Exercise description
Type out the records that follow, exactly as given.

%%

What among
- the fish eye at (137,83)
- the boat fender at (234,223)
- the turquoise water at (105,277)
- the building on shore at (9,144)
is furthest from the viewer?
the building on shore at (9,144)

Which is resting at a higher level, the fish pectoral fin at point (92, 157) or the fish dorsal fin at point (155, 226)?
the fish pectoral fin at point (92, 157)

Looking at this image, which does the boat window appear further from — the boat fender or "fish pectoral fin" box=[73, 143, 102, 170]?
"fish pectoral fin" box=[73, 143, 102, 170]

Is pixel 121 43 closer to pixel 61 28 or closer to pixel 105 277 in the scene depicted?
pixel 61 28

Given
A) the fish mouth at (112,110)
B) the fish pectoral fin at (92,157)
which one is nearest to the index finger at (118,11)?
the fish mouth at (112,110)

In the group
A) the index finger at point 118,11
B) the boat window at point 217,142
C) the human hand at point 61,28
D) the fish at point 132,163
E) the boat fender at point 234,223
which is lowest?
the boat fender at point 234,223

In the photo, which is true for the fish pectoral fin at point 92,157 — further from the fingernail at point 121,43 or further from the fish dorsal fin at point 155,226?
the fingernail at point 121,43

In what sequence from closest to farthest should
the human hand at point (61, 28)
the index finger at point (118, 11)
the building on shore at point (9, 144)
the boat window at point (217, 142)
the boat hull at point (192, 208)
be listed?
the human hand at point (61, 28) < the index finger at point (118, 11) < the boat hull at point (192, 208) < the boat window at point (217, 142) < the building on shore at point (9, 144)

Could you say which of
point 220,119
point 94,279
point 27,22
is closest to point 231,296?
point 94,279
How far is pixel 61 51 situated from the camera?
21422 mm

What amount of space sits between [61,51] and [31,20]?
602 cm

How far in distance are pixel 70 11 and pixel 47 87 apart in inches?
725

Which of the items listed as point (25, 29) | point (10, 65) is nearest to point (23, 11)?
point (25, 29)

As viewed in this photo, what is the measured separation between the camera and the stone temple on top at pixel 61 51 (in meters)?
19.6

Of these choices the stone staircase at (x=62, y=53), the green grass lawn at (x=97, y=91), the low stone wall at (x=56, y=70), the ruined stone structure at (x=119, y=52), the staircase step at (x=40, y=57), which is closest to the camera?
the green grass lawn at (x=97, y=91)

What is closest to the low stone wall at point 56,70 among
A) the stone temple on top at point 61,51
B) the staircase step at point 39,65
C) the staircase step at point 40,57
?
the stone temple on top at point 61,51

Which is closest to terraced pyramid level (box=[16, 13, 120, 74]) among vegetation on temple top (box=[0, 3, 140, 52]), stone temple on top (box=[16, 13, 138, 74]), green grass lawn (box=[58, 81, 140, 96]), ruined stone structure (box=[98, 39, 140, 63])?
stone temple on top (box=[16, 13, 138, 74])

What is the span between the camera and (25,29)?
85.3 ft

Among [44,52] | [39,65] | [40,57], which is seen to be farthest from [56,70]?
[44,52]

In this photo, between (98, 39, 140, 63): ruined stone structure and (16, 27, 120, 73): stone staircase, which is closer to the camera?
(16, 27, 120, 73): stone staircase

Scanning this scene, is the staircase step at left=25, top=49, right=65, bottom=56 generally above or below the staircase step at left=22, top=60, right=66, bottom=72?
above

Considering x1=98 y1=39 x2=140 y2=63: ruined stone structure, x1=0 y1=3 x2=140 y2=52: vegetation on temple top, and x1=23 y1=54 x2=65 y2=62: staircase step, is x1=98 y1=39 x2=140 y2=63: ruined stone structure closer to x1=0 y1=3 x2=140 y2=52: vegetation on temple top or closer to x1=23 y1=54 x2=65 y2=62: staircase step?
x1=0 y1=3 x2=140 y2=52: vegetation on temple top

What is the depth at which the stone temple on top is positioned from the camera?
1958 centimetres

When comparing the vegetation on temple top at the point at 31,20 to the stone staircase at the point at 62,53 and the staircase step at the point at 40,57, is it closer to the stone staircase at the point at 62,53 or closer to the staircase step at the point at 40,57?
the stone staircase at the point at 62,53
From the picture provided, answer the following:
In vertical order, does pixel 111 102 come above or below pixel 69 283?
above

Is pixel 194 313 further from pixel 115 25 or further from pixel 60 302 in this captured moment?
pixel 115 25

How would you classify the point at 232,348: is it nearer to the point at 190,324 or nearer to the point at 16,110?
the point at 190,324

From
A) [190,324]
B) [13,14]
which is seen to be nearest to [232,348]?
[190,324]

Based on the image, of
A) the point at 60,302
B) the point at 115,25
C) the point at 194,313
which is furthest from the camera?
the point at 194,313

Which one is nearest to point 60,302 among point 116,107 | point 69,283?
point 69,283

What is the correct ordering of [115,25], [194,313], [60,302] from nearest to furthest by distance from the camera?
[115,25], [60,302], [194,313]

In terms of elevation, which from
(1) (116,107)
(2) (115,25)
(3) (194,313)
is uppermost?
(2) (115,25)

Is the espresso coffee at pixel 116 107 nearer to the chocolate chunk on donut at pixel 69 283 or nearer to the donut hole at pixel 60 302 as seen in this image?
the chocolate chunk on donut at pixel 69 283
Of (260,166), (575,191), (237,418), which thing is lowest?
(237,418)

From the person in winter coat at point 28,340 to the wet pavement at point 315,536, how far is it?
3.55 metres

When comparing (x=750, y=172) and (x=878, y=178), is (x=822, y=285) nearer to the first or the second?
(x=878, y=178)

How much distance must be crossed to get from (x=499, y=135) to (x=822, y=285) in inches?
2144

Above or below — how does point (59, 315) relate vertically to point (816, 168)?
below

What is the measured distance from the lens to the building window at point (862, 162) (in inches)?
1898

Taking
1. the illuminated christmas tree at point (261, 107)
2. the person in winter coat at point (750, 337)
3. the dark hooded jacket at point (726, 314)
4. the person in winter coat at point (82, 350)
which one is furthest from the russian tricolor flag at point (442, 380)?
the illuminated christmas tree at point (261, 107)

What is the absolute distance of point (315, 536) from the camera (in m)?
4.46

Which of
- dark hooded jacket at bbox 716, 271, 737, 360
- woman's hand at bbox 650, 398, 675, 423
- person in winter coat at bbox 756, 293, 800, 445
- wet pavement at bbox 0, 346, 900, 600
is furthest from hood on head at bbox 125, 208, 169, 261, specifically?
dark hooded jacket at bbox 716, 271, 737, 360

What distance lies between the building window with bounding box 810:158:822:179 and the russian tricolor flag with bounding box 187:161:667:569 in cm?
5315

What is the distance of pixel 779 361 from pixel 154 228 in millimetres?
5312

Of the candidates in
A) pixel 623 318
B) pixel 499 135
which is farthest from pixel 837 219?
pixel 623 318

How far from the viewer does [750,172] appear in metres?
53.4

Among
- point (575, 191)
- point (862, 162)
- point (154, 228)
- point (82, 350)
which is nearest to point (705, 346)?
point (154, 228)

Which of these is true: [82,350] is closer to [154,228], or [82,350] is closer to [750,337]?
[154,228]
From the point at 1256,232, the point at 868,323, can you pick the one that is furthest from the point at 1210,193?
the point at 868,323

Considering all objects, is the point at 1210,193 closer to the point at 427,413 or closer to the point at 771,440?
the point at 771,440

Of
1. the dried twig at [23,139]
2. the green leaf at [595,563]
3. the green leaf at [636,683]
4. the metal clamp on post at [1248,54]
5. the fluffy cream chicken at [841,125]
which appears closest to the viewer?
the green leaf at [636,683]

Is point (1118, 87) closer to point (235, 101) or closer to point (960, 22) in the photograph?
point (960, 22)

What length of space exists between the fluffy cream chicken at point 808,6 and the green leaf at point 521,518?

%%

Solution to the problem
What among
- the fish eye at (137,83)
- the boat fender at (234,223)
- the turquoise water at (105,277)
- the building on shore at (9,144)
is furthest from the viewer?
the building on shore at (9,144)

Which is resting at a higher level, the fish pectoral fin at point (92, 157) or the fish dorsal fin at point (155, 226)?
the fish pectoral fin at point (92, 157)

Looking at this image, which does the boat window appear further from — the boat fender or "fish pectoral fin" box=[73, 143, 102, 170]?
"fish pectoral fin" box=[73, 143, 102, 170]

Is pixel 121 43 closer to pixel 61 28 or closer to pixel 105 277 in the scene depicted?
pixel 61 28

Given
A) the fish mouth at (112,110)
B) the fish pectoral fin at (92,157)
which one is nearest to the index finger at (118,11)?
the fish mouth at (112,110)

In the group
A) the index finger at point 118,11
B) the boat window at point 217,142
C) the human hand at point 61,28
D) the fish at point 132,163
E) the boat fender at point 234,223
which is lowest?
the boat fender at point 234,223

In the photo, which is true for the fish pectoral fin at point 92,157 — further from the fingernail at point 121,43 or further from the fish dorsal fin at point 155,226?
the fingernail at point 121,43

In what sequence from closest to farthest should
the human hand at point (61, 28)
the index finger at point (118, 11)
the building on shore at point (9, 144)
the boat window at point (217, 142)
the boat hull at point (192, 208)
be listed?
the human hand at point (61, 28) < the index finger at point (118, 11) < the boat hull at point (192, 208) < the boat window at point (217, 142) < the building on shore at point (9, 144)

Could you say which of
point 220,119
point 94,279
point 27,22
is closest to point 231,296?
point 94,279
How far is pixel 61 51 situated from the camera?
21422 mm

What amount of space sits between [61,51] and [31,20]?
602 cm

How far in distance are pixel 70 11 and pixel 47 87 apart in inches?
725

Which of the items listed as point (25, 29) | point (10, 65) is nearest to point (23, 11)?
point (25, 29)

As viewed in this photo, what is the measured separation between the camera and the stone temple on top at pixel 61 51 (in meters)?
19.6

Of these choices the stone staircase at (x=62, y=53), the green grass lawn at (x=97, y=91), the low stone wall at (x=56, y=70), the ruined stone structure at (x=119, y=52), the staircase step at (x=40, y=57), which is closest to the camera?
the green grass lawn at (x=97, y=91)

What is closest to the low stone wall at point 56,70 among
A) the stone temple on top at point 61,51
B) the staircase step at point 39,65
C) the staircase step at point 40,57
?
the stone temple on top at point 61,51

Which is closest to terraced pyramid level (box=[16, 13, 120, 74]) among vegetation on temple top (box=[0, 3, 140, 52]), stone temple on top (box=[16, 13, 138, 74]), green grass lawn (box=[58, 81, 140, 96]), ruined stone structure (box=[98, 39, 140, 63])?
stone temple on top (box=[16, 13, 138, 74])

What is the span between the camera and (25,29)?
85.3 ft

Among [44,52] | [39,65] | [40,57], which is seen to be farthest from [56,70]?
[44,52]

In this photo, between (98, 39, 140, 63): ruined stone structure and (16, 27, 120, 73): stone staircase, which is closer to the camera?
(16, 27, 120, 73): stone staircase

Scanning this scene, is the staircase step at left=25, top=49, right=65, bottom=56 generally above or below the staircase step at left=22, top=60, right=66, bottom=72?
above

Considering x1=98 y1=39 x2=140 y2=63: ruined stone structure, x1=0 y1=3 x2=140 y2=52: vegetation on temple top, and x1=23 y1=54 x2=65 y2=62: staircase step, is x1=98 y1=39 x2=140 y2=63: ruined stone structure closer to x1=0 y1=3 x2=140 y2=52: vegetation on temple top or closer to x1=23 y1=54 x2=65 y2=62: staircase step?
x1=0 y1=3 x2=140 y2=52: vegetation on temple top

What is the depth at which the stone temple on top is positioned from the camera?
1958 centimetres

When comparing the vegetation on temple top at the point at 31,20 to the stone staircase at the point at 62,53 and the staircase step at the point at 40,57, is it closer to the stone staircase at the point at 62,53 or closer to the staircase step at the point at 40,57?
the stone staircase at the point at 62,53
From the picture provided, answer the following:
In vertical order, does pixel 111 102 come above or below pixel 69 283?
above

Is pixel 194 313 further from pixel 115 25 or further from pixel 60 302 in this captured moment?
pixel 115 25

How would you classify the point at 232,348: is it nearer to the point at 190,324 or nearer to the point at 16,110?
the point at 190,324

From
A) [190,324]
B) [13,14]
which is seen to be nearest to [232,348]?
[190,324]

Based on the image, of
A) the point at 60,302
B) the point at 115,25
C) the point at 194,313
which is furthest from the camera?
the point at 194,313

Which one is nearest to point 60,302 among point 116,107 | point 69,283?
point 69,283

What is the correct ordering of [115,25], [194,313], [60,302] from nearest to furthest by distance from the camera?
[115,25], [60,302], [194,313]

In terms of elevation, which from
(1) (116,107)
(2) (115,25)
(3) (194,313)
is uppermost?
(2) (115,25)

Is the espresso coffee at pixel 116 107 nearer to the chocolate chunk on donut at pixel 69 283 or nearer to the donut hole at pixel 60 302 as seen in this image?
the chocolate chunk on donut at pixel 69 283
Of (260,166), (575,191), (237,418), which thing is lowest?
(237,418)

From the person in winter coat at point 28,340 to the wet pavement at point 315,536, how far is it?
3.55 metres

When comparing (x=750, y=172) and (x=878, y=178), is (x=822, y=285) nearer to the first or the second?
(x=878, y=178)

How much distance must be crossed to get from (x=499, y=135) to (x=822, y=285) in inches?
2144

Above or below — how does point (59, 315) relate vertically to point (816, 168)?
below

What is the measured distance from the lens to the building window at point (862, 162) (in inches)?
1898

Taking
1. the illuminated christmas tree at point (261, 107)
2. the person in winter coat at point (750, 337)
3. the dark hooded jacket at point (726, 314)
4. the person in winter coat at point (82, 350)
which one is furthest from the russian tricolor flag at point (442, 380)?
the illuminated christmas tree at point (261, 107)

What is the absolute distance of point (315, 536) from the camera (in m)?
4.46

Which of
- dark hooded jacket at bbox 716, 271, 737, 360
- woman's hand at bbox 650, 398, 675, 423
- person in winter coat at bbox 756, 293, 800, 445
- wet pavement at bbox 0, 346, 900, 600
is furthest from hood on head at bbox 125, 208, 169, 261, specifically?
dark hooded jacket at bbox 716, 271, 737, 360

What distance lies between the building window with bounding box 810:158:822:179 and the russian tricolor flag with bounding box 187:161:667:569 in cm?
5315

What is the distance of pixel 779 361 from pixel 154 228 in millimetres?
5312

Of the candidates in
A) pixel 623 318
B) pixel 499 135
which is farthest from pixel 837 219?
pixel 623 318

How far from the viewer does [750,172] appear in metres?
53.4

Among
- point (575, 191)
- point (862, 162)
- point (154, 228)
- point (82, 350)
which is nearest to point (705, 346)?
point (154, 228)

Which of these is true: [82,350] is closer to [154,228], or [82,350] is closer to [750,337]?
[154,228]
From the point at 1256,232, the point at 868,323, can you pick the one that is furthest from the point at 1210,193?
the point at 868,323

Considering all objects, is the point at 1210,193 closer to the point at 427,413 or closer to the point at 771,440?
the point at 771,440

Of
1. the dried twig at [23,139]
2. the green leaf at [595,563]
3. the green leaf at [636,683]
4. the metal clamp on post at [1248,54]
5. the fluffy cream chicken at [841,125]
which appears closest to the viewer?
the green leaf at [636,683]

Is point (1118, 87) closer to point (235, 101) or closer to point (960, 22) in the photograph?
point (960, 22)

What length of space exists between the fluffy cream chicken at point 808,6 and the green leaf at point 521,518?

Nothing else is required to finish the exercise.